Khusus untuk kondisi kanker paru di tanah air, Data GLOBOCAN 2020 menunjukkan bahwa kanker paru merupakan penyebab kematian kanker tertinggi di Indonesia dengan 84 orang meninggal dan 95 kasus baru terdiagnosa setiap hari nya.
“Sebagai pengetahuan dasar, masyarakat perlu memperhatikan gejala awal kanker paru untuk mendapatkan diagnosis yang cepat sebagai dasar pemberian pengobatan yang tepat. Jika kanker paru ditemui pada stadium awal, harapan hidup pasien lima tahunan akan lebih tinggi,” lanjut Dr. Andhika.
Gejala awal kanker paru dapat berupa batuk terus-menerus; nyeri dada yang memburuk bersama pernapasan dalam, batuk, atau tertawa; suara serak atau sesak napas; penurunan berat badan dan kehilangan nafsu makan; batuk darah atau dahak yang berwarna karat; mudah lelah; infeksi persisten, seperti bronkitis dan pneumonia.
Dalam pengobatan kanker paru, Dr. Andhika menjelaskan terdapat pertimbangan yang dianalisis dokter untuk memilih pengobatan kanker paru. Pertama, dari status keadaan pasien bagaimana fungsi organnya, apakah terdapat komorbiditas, kepatuhan dalam perawatan, harapan serta preferensi pasien. Kedua, dilihat dari kondisi tumor seperti stadium kanker, jenis sel kanker, alat penguji lanjutan yaitu Biomarker prediktif seperti EGFR, PD-L1, dan ALK.
Ketiga, untuk memilih modalitas pengobatan hal-hal yang dipertimbangkan meliputi mekanisme kerja pengobatan, toksisitas yang diharapkan, terapi yang sebelumnya dijalankan pasien, dan juga ketersediaan pengobatan.
Dengan perkembangan sains pengobatan kanker paru di dunia medis, kemoterapi bukan lagi terapi yang tepat untuk semua pasien kanker paru.
Saat ini, untuk beberapa mutasi kanker paru, seperti mutasi EGFR atau ALK, telah tersedia berbagai pengobatan inovatif yang termasuk golongan terapi target.
Data dalam paparan Dr.
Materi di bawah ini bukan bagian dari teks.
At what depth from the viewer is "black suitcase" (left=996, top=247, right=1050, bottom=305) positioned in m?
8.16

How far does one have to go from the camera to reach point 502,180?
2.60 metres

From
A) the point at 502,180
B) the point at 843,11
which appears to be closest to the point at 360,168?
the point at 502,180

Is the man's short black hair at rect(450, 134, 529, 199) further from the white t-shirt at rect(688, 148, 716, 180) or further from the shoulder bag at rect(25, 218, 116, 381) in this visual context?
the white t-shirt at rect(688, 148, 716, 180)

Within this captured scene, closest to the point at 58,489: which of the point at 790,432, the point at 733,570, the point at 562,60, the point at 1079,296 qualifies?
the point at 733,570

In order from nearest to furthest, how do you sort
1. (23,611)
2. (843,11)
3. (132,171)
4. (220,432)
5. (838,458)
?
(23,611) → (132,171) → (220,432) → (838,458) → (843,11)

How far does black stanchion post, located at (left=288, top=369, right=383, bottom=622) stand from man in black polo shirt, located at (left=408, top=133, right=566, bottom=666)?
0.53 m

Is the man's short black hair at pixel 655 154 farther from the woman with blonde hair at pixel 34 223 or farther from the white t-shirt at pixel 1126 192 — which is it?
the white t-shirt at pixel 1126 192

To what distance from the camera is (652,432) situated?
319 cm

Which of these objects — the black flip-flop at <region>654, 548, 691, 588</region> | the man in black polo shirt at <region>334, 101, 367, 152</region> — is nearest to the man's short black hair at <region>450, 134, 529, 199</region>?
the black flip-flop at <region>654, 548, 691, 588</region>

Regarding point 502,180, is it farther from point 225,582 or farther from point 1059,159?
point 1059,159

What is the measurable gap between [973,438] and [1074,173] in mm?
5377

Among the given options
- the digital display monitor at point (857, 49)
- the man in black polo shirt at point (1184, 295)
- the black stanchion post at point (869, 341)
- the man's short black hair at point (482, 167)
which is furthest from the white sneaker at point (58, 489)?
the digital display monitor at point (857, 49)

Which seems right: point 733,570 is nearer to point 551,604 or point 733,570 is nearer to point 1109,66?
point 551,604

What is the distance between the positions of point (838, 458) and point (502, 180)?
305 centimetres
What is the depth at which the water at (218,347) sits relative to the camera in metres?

Andhika menunjukan kanker paru bukan Sel Kecil pada stadium lanjut jika diobati dengan kemoterapi standar dapat memiliki harapan hidup rata-rata hingga 8 bulan.[v] Sedangkan, pasien kanker paru yang diagnosa dengan mutasi EGFR positif jika diterapi dengan kombinasi kemoterapi dan terapi target EGFR inhibitor dapat mempunyai harapan hidup secara keseluruhan mencapai 11,5 bulan.
Sementara itu, pasien yang telah didiagnosa dengan mutasi ALK positif jika mendapatkan pengobatan kombinasi kemoterapi standar dengan terapi target ALK inhibitor dapat memperpanjang angka kelangsungan hidup bebas progresi pasien.
Sedangkan, Sebagian besar dari kasus kanker paru tidak memiliki mutasi EGFR dan hanya dapat diobati dengan kemoterapi standar sebagai modalitas pengobatan. Pada tahun 2013, dunia medis telah menemukan terobosan terbaru dalam pengobatan kanker paru, yaitu Imunoterapi untuk kanker dan diberikan judul “Breakthrough of the Year” oleh majalah Science, sebuah majalah ilmiah terbesar di dunia.
Salah satu terapi sistemik imunoterapi yang tersedia di Indonesia adalah imunoterapi PD-1 inhibitor yang memberikan harapan baru bagi pasien kanker paru yang tidak memiliki mutasi EGFR dimana Programmed Death-1 atau PD-1 merupakan salah satu protein yang bertindak sebagai “pos keamanan” untuk menjaga respons kekebalan tubuh agar tetap terkendali.
PD-1 ini bekerja seperti pos keamanan yang dapat mengarahkan pasukan sistem imun (sel-T) untuk tidak membunuh sel kanker karena sel kanker telah menyamar sebagai sel sehat. Namun, dengan membubarkan pos keamanan PD-1, sel kanker tidak akan bisa menyamar dan sistem imun akan menerima arahan untuk menghancurkan sel kanker.
Dengan cara kerja diatas, Imunoterapi PD-1 inhibitor mengurangi resiko kematian hingga 38% dibandingkan dengan kemoterapi saja. Imunoterapi PD-1 Inhibitor memberikan harapan hidup jauh lebih lama bagi penyintas kanker paru, terutama jika memiliki ekspresi PD-L1 lebih dari 50%.
Menurut Prof. Aru Sudoyo, imunoterapi telah tersedia di rumah sakit yang melayani pengobatan kanker. Namun, tidak semua jenis kanker paru dapat diterapi dengan imunoterapi. Pasien perlu berkonsultasi dengan dokter untuk pengobatan terbaik sesuai kondisi masing-masing pasien.